# Work task
Each entry must be returned exactly. None may be omitted.
◆ ◆ ◆ ◆
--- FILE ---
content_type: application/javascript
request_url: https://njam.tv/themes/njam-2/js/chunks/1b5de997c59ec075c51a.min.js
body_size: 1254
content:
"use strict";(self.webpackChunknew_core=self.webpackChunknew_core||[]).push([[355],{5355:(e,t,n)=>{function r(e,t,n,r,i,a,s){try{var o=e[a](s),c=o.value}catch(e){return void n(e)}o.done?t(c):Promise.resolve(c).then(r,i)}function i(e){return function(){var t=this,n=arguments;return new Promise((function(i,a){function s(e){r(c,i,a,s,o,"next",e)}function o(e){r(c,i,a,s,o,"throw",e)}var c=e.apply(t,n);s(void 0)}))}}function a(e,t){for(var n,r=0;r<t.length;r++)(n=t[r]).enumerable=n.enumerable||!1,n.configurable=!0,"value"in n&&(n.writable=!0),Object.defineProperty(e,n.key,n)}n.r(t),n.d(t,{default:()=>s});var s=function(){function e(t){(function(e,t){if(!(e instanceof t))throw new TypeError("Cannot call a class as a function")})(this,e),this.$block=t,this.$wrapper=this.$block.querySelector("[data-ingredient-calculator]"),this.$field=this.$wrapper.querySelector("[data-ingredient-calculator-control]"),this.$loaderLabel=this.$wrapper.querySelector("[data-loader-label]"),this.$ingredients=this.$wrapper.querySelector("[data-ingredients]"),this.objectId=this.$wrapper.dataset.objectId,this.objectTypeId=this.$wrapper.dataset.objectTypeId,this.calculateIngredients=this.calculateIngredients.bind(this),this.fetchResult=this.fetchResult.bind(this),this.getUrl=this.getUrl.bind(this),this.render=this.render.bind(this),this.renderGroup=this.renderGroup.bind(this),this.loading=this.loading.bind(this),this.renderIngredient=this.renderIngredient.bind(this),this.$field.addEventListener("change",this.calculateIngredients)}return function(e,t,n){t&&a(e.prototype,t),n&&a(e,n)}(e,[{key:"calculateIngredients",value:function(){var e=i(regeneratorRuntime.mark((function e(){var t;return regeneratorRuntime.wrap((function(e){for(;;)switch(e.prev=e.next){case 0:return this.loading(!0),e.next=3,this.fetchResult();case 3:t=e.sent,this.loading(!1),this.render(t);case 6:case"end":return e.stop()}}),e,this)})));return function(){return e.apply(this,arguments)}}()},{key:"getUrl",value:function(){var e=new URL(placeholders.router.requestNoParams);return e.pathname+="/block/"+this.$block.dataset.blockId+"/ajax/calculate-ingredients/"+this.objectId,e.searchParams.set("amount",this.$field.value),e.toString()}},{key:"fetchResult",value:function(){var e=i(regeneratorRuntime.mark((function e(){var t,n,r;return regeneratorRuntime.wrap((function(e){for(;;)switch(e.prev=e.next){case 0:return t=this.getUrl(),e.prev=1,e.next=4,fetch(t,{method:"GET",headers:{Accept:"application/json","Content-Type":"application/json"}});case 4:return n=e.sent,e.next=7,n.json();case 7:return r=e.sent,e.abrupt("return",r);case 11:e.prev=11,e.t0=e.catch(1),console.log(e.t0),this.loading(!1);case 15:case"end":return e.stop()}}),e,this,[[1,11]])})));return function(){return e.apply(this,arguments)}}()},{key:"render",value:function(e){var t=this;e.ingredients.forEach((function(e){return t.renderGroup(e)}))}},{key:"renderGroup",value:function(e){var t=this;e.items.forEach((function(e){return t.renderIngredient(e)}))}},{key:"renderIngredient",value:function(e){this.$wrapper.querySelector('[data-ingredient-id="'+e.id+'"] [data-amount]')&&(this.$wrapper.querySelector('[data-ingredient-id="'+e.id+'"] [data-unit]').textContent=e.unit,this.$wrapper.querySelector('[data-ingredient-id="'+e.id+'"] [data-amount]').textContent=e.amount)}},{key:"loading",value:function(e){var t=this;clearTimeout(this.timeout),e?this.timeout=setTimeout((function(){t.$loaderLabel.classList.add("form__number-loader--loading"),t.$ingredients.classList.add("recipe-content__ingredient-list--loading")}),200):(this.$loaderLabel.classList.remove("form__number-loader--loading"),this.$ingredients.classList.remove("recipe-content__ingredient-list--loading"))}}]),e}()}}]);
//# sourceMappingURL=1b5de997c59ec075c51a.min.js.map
◆ ◆ ◆ ◆
# Answer space
--- FILE ---
content_type: application/javascript
request_url: https://njam.tv/themes/njam-2/js/chunks/1b5de997c59ec075c51a.min.js
body_size: 1254
content:
"use strict";(self.webpackChunknew_core=self.webpackChunknew_core||[]).push([[355],{5355:(e,t,n)=>{function r(e,t,n,r,i,a,s){try{var o=e[a](s),c=o.value}catch(e){return void n(e)}o.done?t(c):Promise.resolve(c).then(r,i)}function i(e){return function(){var t=this,n=arguments;return new Promise((function(i,a){function s(e){r(c,i,a,s,o,"next",e)}function o(e){r(c,i,a,s,o,"throw",e)}var c=e.apply(t,n);s(void 0)}))}}function a(e,t){for(var n,r=0;r<t.length;r++)(n=t[r]).enumerable=n.enumerable||!1,n.configurable=!0,"value"in n&&(n.writable=!0),Object.defineProperty(e,n.key,n)}n.r(t),n.d(t,{default:()=>s});var s=function(){function e(t){(function(e,t){if(!(e instanceof t))throw new TypeError("Cannot call a class as a function")})(this,e),this.$block=t,this.$wrapper=this.$block.querySelector("[data-ingredient-calculator]"),this.$field=this.$wrapper.querySelector("[data-ingredient-calculator-control]"),this.$loaderLabel=this.$wrapper.querySelector("[data-loader-label]"),this.$ingredients=this.$wrapper.querySelector("[data-ingredients]"),this.objectId=this.$wrapper.dataset.objectId,this.objectTypeId=this.$wrapper.dataset.objectTypeId,this.calculateIngredients=this.calculateIngredients.bind(this),this.fetchResult=this.fetchResult.bind(this),this.getUrl=this.getUrl.bind(this),this.render=this.render.bind(this),this.renderGroup=this.renderGroup.bind(this),this.loading=this.loading.bind(this),this.renderIngredient=this.renderIngredient.bind(this),this.$field.addEventListener("change",this.calculateIngredients)}return function(e,t,n){t&&a(e.prototype,t),n&&a(e,n)}(e,[{key:"calculateIngredients",value:function(){var e=i(regeneratorRuntime.mark((function e(){var t;return regeneratorRuntime.wrap((function(e){for(;;)switch(e.prev=e.next){case 0:return this.loading(!0),e.next=3,this.fetchResult();case 3:t=e.sent,this.loading(!1),this.render(t);case 6:case"end":return e.stop()}}),e,this)})));return function(){return e.apply(this,arguments)}}()},{key:"getUrl",value:function(){var e=new URL(placeholders.router.requestNoParams);return e.pathname+="/block/"+this.$block.dataset.blockId+"/ajax/calculate-ingredients/"+this.objectId,e.searchParams.set("amount",this.$field.value),e.toString()}},{key:"fetchResult",value:function(){var e=i(regeneratorRuntime.mark((function e(){var t,n,r;return regeneratorRuntime.wrap((function(e){for(;;)switch(e.prev=e.next){case 0:return t=this.getUrl(),e.prev=1,e.next=4,fetch(t,{method:"GET",headers:{Accept:"application/json","Content-Type":"application/json"}});case 4:return n=e.sent,e.next=7,n.json();case 7:return r=e.sent,e.abrupt("return",r);case 11:e.prev=11,e.t0=e.catch(1),console.log(e.t0),this.loading(!1);case 15:case"end":return e.stop()}}),e,this,[[1,11]])})));return function(){return e.apply(this,arguments)}}()},{key:"render",value:function(e){var t=this;e.ingredients.forEach((function(e){return t.renderGroup(e)}))}},{key:"renderGroup",value:function(e){var t=this;e.items.forEach((function(e){return t.renderIngredient(e)}))}},{key:"renderIngredient",value:function(e){this.$wrapper.querySelector('[data-ingredient-id="'+e.id+'"] [data-amount]')&&(this.$wrapper.querySelector('[data-ingredient-id="'+e.id+'"] [data-unit]').textContent=e.unit,this.$wrapper.querySelector('[data-ingredient-id="'+e.id+'"] [data-amount]').textContent=e.amount)}},{key:"loading",value:function(e){var t=this;clearTimeout(this.timeout),e?this.timeout=setTimeout((function(){t.$loaderLabel.classList.add("form__number-loader--loading"),t.$ingredients.classList.add("recipe-content__ingredient-list--loading")}),200):(this.$loaderLabel.classList.remove("form__number-loader--loading"),this.$ingredients.classList.remove("recipe-content__ingredient-list--loading"))}}]),e}()}}]);
//# sourceMappingURL=1b5de997c59ec075c51a.min.js.map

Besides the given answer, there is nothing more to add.